Excerpt START

# Anyone Started Seeds Already?



## MoonRiver (Sep 2, 2007)

I'm running behind. Finally got around to ordering mine this morning.


----------



## Nsoitgoes (Jan 31, 2016)

I got the shelves into the sunroom, found the starter trays, got the potting soil and hauled the seeds into the sunroom. Does that count?


----------



## BohemianWaxwing (Sep 13, 2014)

My first batch will be ready to plant out in a week and a half.


----------



## oneraddad (Jul 20, 2010)

I got a few plants started.


----------



## Declan (Jan 18, 2015)

I will be starting some next weekend. Have plenty of seeds on hand so I can do it whenever.


----------



## meandtk (Jan 11, 2016)

Most of my tomatoes and peppers are started and under lights.
I've a few more to go.
I hope to have a hundred + of each so I can put up some and sell some.


----------



## Terri (May 10, 2002)

I have started putting the seeds in the pot, but I have not yet set up the light. I need to do that ASAP!


----------



## whistech (Sep 11, 2014)

oneraddad said:


> I got a few plants started.


Oneraddad, what kind of plants are those?

I have my tomato and pepper seed started and under lights and I hope to transplant the tomatoes in the garden about the second week of March. i usually wait until early April to transplant peppers in the garden. Iv'e got the garden itch pretty bad right now and may buy a couple of tomato plants from the nursery in a couple of weeks to try to get a head start on the tomato season, knowing I will probably have to cover the plants with buckets a couple or more time to protect from freezes.


----------



## Moboiku (Mar 7, 2014)

Oneraddad - ROFL

I started some tomatoes, peppers, eggplant and artichokes on Feb 1 - all the things that benefit from a little longer growing season. We won't be planting out until May but I have a grow light to help them along until then. For now they are on a heat mat. One of the artichokes burst out of the potting mix less than 48 hours after planting but nothing else has made an appearance yet.


----------



## Tommyice (Dec 5, 2010)

I hope to get started this week. Need to dig my supplies out of the storage box and get some seed starting medium at the hardware store this week. 

Did order my seed potatoes yesterday from Stark Bros--Yukon gold and Dark Red Norlands. I also got some Italian Late Garlic to try my hand at that again (last go wasn't successful). I'm planning on the usual Roma and beefsteak tomatoes, bell peppers, anaheims, green beans, beets, peas, spinach, broccoli and for my "experimental", kohlrabi. 

I also want to expand the herb patch. It looks like (fingers crossed) this is the year that my rosemary makes it through winter.

Excerpt END

Exercise
In the seed-starting thread, which two kinds of seed potatoes did Tommyice order from Stark Bros?

Records provided START

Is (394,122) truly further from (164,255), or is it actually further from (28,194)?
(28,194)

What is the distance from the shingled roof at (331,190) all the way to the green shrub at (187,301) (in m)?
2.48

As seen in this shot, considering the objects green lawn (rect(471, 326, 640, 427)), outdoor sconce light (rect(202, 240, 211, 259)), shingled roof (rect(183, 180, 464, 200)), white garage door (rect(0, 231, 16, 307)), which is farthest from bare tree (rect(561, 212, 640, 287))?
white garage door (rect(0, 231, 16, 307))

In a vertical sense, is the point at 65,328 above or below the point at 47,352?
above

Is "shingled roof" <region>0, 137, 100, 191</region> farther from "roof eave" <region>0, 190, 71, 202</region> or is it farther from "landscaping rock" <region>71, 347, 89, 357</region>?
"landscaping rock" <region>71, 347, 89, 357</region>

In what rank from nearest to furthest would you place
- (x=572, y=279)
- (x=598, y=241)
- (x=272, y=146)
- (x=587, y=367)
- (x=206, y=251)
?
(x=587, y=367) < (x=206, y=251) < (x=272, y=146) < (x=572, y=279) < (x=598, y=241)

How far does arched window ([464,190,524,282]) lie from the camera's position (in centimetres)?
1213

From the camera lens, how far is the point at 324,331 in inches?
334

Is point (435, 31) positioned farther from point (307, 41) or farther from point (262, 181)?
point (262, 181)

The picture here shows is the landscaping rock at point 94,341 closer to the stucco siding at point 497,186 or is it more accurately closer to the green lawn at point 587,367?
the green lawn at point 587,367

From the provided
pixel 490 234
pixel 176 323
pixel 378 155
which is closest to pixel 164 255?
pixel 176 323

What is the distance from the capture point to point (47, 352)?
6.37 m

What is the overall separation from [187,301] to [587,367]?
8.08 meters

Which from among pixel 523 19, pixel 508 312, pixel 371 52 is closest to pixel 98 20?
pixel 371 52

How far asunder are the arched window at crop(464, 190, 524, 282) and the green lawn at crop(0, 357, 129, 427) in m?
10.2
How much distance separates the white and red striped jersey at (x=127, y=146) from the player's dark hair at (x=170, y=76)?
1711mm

Records provided END

Completed task
Yukon gold and Dark Red Norlands.